Effet de contact selon le niveau de compétence de
l’enquêté
Des effets contact et compétition
interactifs
Le dernier élément analysé est la
possibilité d’une interaction entre les effets contact et compétition. Autrement
dit, est-ce que la tolérance des personnes est sensible à la présence
d’immigrés quel que soit le niveau de chômage, ou bien est-ce que ces personnes
réagissent-elles différemment à la mixité selon les difficultés économiques de
leur environnement ? Inversement, est-ce que la tolérance des enquêtés
réagit différemment au taux de chômage départemental selon que les enquêtés se
trouvent dans des départements à faible ou à forte proportion
d’étrangers ?
La réponse est sans ambigüité, les
effets contextuels sont interactifs. Ainsi, l’effet de compétition,
c’est-à-dire l’effet du chômage environnant sur la tolérance, est plus marqué
pour les personnes habitant un département où la population immigrée est plus
importante (voir la figure plus bas).
Ces personnes réagissent plus en termes de tolérance à une dégradation de
l’environnement économique que les personnes habitant des départements où la
proportion d’immigrés est plus faible.
Effet de concurrence sur la tolérance selon le
niveau de la proportion d’étrangers
L’effet de contact, c’est-à-dire
l’incidence de la proportion d’immigrés dans l’environnement d’un individu sur sa
tolérance, varie également en fonction du niveau de chômage (voir ci-dessous).
Ainsi, les individus qui se trouvent dans des départements aux taux de chômage
faibles sont sensibles à la présence d’immigrés : plus ils ont
d’opportunité de contact, plus ils sont tolérants.
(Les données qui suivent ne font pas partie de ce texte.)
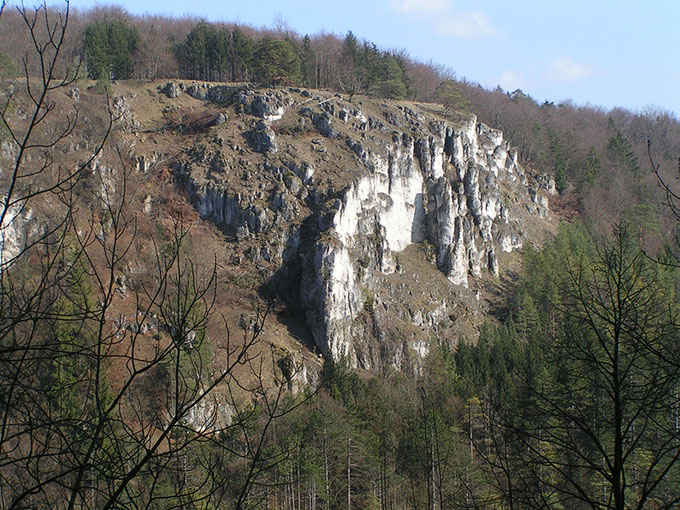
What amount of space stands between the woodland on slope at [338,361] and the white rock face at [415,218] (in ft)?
15.3

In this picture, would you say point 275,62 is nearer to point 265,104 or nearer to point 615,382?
point 265,104

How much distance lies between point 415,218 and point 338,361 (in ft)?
68.4

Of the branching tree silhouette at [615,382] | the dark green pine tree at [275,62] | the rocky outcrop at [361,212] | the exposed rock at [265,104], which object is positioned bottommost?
the branching tree silhouette at [615,382]

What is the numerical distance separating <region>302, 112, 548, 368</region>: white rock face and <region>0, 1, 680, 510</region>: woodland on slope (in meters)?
4.65

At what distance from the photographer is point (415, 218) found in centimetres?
4825

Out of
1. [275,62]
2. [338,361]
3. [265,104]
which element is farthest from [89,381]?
[275,62]

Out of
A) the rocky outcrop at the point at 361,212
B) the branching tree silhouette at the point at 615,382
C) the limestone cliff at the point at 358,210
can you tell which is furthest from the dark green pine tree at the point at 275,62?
the branching tree silhouette at the point at 615,382

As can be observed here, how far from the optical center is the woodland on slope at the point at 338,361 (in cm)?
320

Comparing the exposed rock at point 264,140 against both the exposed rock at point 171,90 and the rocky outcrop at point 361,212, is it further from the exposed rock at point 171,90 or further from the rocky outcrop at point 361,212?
the exposed rock at point 171,90

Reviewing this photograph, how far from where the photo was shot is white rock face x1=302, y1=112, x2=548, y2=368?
36281 millimetres

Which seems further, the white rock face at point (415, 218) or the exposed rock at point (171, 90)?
the exposed rock at point (171, 90)

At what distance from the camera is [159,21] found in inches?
3081

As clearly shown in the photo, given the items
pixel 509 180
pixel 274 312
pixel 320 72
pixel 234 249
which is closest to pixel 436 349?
pixel 274 312

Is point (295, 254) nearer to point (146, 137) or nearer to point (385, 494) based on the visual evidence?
point (146, 137)
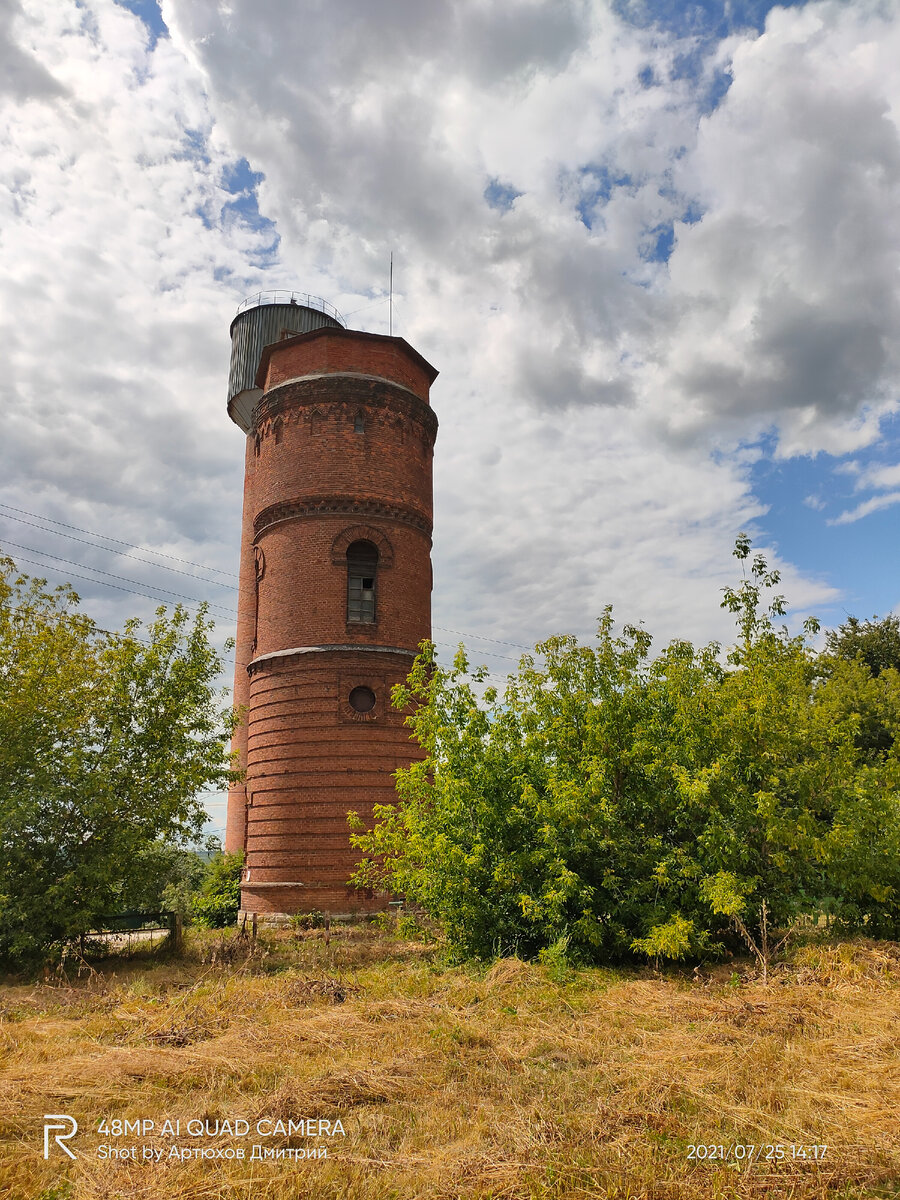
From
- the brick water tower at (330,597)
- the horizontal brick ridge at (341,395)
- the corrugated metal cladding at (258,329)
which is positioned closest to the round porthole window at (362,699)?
the brick water tower at (330,597)

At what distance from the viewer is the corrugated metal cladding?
28.9 meters

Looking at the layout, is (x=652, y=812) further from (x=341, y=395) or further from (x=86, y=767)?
(x=341, y=395)

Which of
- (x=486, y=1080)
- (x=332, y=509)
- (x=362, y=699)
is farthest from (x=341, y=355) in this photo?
(x=486, y=1080)

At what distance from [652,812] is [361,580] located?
10.4 meters

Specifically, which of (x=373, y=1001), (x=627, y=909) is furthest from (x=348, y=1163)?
(x=627, y=909)

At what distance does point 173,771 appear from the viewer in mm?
13961

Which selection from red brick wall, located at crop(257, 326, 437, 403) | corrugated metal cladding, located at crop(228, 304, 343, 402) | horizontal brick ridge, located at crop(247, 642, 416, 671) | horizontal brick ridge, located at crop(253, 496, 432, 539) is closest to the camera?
horizontal brick ridge, located at crop(247, 642, 416, 671)

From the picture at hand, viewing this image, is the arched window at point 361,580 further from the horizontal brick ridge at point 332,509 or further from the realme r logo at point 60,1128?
the realme r logo at point 60,1128

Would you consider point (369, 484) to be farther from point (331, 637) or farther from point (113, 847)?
point (113, 847)

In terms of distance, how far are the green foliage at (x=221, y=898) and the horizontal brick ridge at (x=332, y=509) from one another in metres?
9.33

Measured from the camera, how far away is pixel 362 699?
1850 centimetres

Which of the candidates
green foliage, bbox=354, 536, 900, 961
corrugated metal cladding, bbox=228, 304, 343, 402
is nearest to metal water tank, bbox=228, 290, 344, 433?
corrugated metal cladding, bbox=228, 304, 343, 402

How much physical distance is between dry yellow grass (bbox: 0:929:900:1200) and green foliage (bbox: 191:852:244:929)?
997cm

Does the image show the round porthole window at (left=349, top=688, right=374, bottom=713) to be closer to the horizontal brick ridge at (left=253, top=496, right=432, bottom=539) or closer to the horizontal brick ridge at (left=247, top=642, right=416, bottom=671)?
the horizontal brick ridge at (left=247, top=642, right=416, bottom=671)
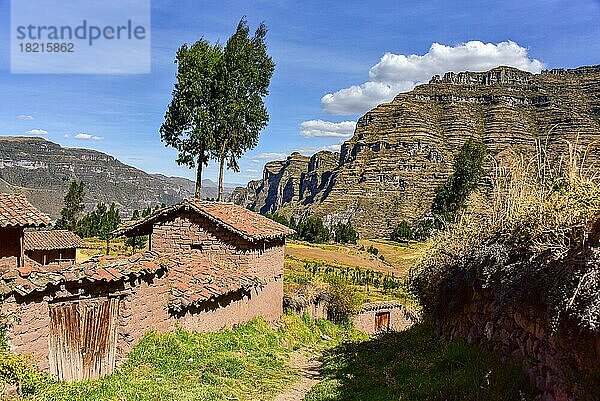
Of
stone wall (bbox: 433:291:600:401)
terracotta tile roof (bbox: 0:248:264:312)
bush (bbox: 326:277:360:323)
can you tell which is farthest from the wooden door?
stone wall (bbox: 433:291:600:401)

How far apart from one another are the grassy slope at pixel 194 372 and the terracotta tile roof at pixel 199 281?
2.97ft

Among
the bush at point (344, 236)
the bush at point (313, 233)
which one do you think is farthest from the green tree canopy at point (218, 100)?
the bush at point (344, 236)

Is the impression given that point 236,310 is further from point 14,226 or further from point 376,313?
point 376,313

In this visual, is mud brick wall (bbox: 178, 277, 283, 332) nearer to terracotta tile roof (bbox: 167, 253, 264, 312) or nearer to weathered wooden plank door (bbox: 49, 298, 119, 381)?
terracotta tile roof (bbox: 167, 253, 264, 312)

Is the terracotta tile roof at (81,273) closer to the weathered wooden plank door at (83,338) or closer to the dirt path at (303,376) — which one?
the weathered wooden plank door at (83,338)

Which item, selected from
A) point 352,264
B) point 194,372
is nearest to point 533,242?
point 194,372

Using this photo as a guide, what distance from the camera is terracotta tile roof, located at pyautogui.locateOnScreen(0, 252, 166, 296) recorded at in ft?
28.8

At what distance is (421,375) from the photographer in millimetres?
9000

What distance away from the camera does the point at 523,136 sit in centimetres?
16638

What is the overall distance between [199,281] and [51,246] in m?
27.3

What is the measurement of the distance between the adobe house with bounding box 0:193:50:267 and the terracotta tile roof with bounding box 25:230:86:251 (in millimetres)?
22908

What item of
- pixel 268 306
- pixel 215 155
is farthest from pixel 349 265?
pixel 268 306

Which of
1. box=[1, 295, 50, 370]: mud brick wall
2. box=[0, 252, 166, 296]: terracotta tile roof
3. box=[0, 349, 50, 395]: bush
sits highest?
box=[0, 252, 166, 296]: terracotta tile roof

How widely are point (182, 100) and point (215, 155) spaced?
11.6 ft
Mais à l’inverse, les
personnes qui habitent dans des départements plus affectés économiquement ne
réagissent pas à la présence d’immigrés dans leur environnement, ce qui signifie
que le contact avec des immigrés ne les rends ni plus tolérants ni plus
xénophobes.
Effet de contact sur la tolérance selon le niveau
du taux de chômage
Pour conclure, notre travail montre
bien que le niveau de tolérance des français vis-à-vis des immigrés dépend
d’éléments contextuels au travers à la fois d’un effet positif de contact et
d’un effet négatif de compétition. Il montre également que ces effets dépendent
peu des caractéristiques des personnes. En revanche, les deux éléments
interagissent dans l’explication de la tolérance. L’effet de compétition est
plus fort pour les personnes vivant dans des départements où la présence
d’immigration est plus importante. Et l’effet de contact n’induit de la
tolérance que pour les personnes vivant dans des départements où la situation
économique est plus favorable.
Or, ces résultats reposent sur une
enquête menée avant la crise économique qui a débuté fin 2008 et qui s’est
traduite par une augmentation du chômage. D’après nos explications, cette
aggravation devrait se traduire par un regain de l’intolérance et de la
xénophobie, ce qui peut modifier au final les enjeux électoraux à venir ainsi
que les comportements de vote.
Ce texte s'appuie sur un article publié dans la revue française de sociologie.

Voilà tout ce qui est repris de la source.